> [Activity list]
A - From the article on the renminbi, copy the passage starting at "The stronger than" and ending at "outbreaks of Covid-19.", word for word.
B - List every percentage figure that appears in the article on the renminbi.

Document segment START

Foreign exchange strategists and economists said the move reflected growing discomfort with renminbi weakness among senior officials, who welcome the boost to exports afforded by a softer currency but remain wary of capital outflows that could be stoked by runaway depreciation against a strengthening dollar.
Despite the move from the People’s Bank of China, the renminbi fell 0.2 per cent in early trading on Friday to Rmb7.3417 a dollar, taking the currency down about 6 per cent this year to a new 16-year low.
Monetary easing to boost the economy has pushed down interest rates on Chinese government bonds relative to those on US Treasuries and has already prompted more than $20bn in foreign outflows from the country’s onshore debt market this year. That has added downward pressure to the exchange rate.
“This is a very dynamic dance,” said Hui Shan, chief China economist at Goldman Sachs. Since sluggish economic growth meant there was no option to raise interest rates to match those in the US, the central bank was primarily aiming to manage the currency’s fall, she said. “Most investors still expect [the renminbi] will continue to depreciate.”
Recent efforts by the PBoC to prop up the renminbi have focused on its daily fixing of the currency trading band’s midpoint, around which the renminbi can trade 2 per cent in either direction against the dollar. On Friday, the PBoC set the fix at Rmb7.215 a dollar, about Rmb0.11 stronger than a consensus forecast from analysts surveyed by Bloomberg.
The stronger than expected fix came after data on Thursday showed a fourth straight month of export contraction and pushed the currency below its nadir of last October, when cities across the country were forced to lock down to contain outbreaks of Covid-19.

Document segment END
Data excerpt START

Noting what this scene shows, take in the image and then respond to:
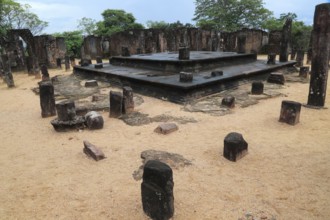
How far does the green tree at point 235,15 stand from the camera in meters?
28.5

Data excerpt END

> [Answer set]
A -
The stronger than expected fix came after data on Thursday showed a fourth straight month of export contraction and pushed the currency below its nadir of last October, when cities across the country were forced to lock down to contain outbreaks of Covid-19.

B -
- 0.2 per cent
- 6 per cent
- 2 per cent